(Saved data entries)
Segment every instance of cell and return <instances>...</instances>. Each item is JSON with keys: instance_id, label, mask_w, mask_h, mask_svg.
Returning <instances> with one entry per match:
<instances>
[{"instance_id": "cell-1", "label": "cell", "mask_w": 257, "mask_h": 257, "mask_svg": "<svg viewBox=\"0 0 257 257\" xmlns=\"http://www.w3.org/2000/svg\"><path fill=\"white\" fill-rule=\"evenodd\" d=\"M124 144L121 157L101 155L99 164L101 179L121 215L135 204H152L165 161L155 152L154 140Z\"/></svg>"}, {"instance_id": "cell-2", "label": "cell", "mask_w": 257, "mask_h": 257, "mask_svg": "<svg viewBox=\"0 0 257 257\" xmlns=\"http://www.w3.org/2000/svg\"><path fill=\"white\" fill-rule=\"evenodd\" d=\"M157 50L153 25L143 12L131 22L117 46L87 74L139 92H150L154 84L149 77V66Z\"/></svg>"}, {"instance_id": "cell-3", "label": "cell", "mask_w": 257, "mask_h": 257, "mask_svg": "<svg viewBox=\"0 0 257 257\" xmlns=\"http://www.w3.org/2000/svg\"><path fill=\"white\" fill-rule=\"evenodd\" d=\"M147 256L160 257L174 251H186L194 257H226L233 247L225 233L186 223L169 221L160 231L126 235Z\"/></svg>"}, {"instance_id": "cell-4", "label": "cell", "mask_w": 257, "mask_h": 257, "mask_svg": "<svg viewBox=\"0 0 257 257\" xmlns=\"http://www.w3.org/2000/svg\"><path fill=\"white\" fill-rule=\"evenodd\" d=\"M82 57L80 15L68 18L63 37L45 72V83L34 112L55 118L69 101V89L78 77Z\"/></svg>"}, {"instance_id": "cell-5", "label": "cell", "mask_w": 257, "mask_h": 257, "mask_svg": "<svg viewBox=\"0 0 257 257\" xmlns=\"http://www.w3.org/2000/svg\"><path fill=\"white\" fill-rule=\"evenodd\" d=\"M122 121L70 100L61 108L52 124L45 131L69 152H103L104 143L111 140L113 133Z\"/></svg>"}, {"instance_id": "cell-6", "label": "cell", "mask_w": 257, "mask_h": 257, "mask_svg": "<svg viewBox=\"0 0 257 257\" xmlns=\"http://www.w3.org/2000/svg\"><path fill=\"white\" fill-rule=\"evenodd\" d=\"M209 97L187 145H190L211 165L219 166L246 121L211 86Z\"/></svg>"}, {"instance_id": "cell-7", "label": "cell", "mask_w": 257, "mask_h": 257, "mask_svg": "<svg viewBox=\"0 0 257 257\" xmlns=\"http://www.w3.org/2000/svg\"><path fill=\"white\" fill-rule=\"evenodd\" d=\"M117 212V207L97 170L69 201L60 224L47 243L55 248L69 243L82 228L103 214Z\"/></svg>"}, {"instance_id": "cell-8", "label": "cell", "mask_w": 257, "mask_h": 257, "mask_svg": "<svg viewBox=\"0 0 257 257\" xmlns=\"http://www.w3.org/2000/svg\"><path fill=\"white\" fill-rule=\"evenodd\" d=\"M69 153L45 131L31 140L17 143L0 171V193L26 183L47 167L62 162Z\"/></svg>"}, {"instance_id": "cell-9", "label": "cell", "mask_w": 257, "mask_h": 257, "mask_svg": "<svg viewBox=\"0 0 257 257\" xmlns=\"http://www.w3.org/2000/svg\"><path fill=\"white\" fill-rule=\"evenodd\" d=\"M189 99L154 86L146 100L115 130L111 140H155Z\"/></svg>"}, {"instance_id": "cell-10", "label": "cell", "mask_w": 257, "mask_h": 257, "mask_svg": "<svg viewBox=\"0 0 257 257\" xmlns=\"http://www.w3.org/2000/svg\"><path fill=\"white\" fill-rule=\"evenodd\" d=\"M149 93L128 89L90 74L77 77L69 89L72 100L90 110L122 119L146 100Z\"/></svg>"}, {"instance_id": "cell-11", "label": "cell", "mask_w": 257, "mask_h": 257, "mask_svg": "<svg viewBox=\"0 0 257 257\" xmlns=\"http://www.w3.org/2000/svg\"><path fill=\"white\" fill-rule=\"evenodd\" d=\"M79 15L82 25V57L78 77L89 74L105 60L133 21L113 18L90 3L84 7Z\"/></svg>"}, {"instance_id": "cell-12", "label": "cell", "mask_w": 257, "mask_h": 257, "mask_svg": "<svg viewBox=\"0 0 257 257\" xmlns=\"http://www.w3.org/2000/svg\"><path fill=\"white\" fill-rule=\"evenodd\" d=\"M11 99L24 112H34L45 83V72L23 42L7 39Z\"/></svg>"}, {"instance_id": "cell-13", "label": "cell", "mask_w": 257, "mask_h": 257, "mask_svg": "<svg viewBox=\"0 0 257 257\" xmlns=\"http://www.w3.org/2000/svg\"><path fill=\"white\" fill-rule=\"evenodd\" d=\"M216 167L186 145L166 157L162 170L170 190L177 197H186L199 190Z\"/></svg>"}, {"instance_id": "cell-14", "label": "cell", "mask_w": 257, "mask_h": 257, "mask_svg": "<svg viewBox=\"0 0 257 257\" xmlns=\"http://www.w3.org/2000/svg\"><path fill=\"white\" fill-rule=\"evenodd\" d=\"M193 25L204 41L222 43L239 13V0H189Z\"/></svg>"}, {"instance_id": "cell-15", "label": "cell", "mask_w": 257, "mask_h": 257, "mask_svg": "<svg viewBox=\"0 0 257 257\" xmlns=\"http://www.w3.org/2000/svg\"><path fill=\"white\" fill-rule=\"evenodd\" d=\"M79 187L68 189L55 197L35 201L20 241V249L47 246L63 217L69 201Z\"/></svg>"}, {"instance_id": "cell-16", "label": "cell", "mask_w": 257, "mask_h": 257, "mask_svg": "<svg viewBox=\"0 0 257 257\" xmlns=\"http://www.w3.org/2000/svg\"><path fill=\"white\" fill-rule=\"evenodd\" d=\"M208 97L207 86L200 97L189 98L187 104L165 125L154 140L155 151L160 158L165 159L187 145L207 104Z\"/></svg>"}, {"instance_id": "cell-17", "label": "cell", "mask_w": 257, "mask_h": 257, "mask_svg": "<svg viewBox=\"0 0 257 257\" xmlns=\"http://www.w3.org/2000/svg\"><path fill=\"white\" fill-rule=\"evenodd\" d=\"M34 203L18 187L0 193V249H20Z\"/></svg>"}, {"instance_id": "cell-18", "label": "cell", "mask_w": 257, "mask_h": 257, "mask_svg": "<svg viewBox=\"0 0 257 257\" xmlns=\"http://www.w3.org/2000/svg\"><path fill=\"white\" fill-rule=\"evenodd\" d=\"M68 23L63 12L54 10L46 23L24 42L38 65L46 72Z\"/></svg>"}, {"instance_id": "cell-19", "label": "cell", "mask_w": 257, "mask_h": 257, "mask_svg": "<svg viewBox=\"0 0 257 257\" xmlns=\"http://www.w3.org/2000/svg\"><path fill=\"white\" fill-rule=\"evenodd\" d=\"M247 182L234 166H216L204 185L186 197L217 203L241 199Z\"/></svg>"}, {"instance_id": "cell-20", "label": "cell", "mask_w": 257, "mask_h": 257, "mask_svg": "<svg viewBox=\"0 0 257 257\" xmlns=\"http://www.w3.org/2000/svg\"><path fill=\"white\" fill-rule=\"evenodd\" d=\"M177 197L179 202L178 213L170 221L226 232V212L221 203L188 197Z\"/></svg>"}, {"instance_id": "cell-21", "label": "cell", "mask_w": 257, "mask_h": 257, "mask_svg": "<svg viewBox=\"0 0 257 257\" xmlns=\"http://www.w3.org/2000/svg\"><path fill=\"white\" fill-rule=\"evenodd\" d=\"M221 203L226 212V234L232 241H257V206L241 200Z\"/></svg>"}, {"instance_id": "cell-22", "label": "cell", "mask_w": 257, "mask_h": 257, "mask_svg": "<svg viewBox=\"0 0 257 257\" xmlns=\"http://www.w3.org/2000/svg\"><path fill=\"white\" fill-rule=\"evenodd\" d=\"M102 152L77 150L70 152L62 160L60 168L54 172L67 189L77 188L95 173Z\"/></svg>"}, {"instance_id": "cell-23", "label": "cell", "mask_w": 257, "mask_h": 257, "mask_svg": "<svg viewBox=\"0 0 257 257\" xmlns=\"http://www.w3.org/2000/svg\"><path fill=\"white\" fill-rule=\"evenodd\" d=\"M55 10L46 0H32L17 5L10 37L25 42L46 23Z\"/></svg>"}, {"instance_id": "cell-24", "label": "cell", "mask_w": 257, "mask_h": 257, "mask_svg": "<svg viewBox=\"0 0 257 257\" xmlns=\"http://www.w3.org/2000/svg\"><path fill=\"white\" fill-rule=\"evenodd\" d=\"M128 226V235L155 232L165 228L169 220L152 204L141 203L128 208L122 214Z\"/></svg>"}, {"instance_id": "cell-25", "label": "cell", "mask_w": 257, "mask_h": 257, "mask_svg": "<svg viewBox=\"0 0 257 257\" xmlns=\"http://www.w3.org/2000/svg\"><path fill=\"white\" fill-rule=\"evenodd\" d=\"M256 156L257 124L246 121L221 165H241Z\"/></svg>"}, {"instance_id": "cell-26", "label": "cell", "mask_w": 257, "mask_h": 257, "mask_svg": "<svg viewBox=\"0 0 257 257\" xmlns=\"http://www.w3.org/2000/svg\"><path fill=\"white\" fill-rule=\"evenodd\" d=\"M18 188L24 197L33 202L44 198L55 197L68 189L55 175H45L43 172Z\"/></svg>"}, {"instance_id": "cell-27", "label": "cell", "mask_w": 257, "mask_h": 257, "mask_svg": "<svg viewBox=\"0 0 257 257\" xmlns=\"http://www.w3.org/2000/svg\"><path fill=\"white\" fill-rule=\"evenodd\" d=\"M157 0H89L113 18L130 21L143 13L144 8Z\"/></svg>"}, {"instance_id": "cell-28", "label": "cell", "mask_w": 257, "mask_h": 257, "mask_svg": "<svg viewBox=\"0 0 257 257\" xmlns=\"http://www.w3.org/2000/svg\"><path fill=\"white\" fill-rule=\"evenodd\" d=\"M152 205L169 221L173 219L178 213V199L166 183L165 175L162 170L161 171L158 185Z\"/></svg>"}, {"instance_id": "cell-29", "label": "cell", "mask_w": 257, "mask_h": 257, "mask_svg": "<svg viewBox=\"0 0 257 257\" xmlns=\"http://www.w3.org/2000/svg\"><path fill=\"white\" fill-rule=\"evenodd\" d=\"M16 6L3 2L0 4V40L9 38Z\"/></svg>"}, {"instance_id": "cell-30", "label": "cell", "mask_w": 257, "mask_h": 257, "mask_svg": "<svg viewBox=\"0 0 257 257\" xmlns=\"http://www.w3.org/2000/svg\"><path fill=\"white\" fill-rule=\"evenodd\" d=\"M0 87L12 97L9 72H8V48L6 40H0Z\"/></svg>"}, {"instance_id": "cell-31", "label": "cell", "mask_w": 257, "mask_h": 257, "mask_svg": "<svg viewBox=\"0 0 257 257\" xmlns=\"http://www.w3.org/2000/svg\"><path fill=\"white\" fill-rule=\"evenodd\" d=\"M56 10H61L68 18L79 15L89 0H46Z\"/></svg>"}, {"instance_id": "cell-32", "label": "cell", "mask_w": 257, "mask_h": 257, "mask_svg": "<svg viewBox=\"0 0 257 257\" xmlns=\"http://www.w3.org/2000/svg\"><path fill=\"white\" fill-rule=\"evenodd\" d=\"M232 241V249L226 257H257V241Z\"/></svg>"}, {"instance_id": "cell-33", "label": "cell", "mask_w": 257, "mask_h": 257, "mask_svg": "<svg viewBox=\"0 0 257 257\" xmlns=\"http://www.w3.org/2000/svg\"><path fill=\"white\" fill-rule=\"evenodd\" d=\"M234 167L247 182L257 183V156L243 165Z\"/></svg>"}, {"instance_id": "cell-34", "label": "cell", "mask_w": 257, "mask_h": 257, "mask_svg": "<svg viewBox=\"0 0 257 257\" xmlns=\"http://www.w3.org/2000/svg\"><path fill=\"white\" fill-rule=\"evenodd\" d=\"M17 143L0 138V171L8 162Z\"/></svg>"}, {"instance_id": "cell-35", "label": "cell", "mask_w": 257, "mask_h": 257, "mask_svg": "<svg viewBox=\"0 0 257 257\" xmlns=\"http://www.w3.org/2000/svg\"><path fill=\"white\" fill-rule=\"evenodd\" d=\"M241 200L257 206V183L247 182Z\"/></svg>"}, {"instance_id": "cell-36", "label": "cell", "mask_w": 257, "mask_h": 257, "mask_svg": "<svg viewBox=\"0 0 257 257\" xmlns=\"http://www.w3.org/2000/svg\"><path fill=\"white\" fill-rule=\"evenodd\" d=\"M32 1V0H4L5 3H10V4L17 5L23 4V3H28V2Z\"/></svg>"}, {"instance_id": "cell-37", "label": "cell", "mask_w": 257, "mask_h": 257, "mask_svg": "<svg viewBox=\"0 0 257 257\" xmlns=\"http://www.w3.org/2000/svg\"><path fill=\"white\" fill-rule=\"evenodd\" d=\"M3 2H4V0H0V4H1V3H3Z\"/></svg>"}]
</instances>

• **What is needed**
Locate each line in the records that contains the word "instances", and copy those lines in full.

• **Solved exercise**
Segment every instance of cell and return <instances>...</instances>. Each item is JSON with keys: instance_id, label, mask_w, mask_h, mask_svg.
Returning <instances> with one entry per match:
<instances>
</instances>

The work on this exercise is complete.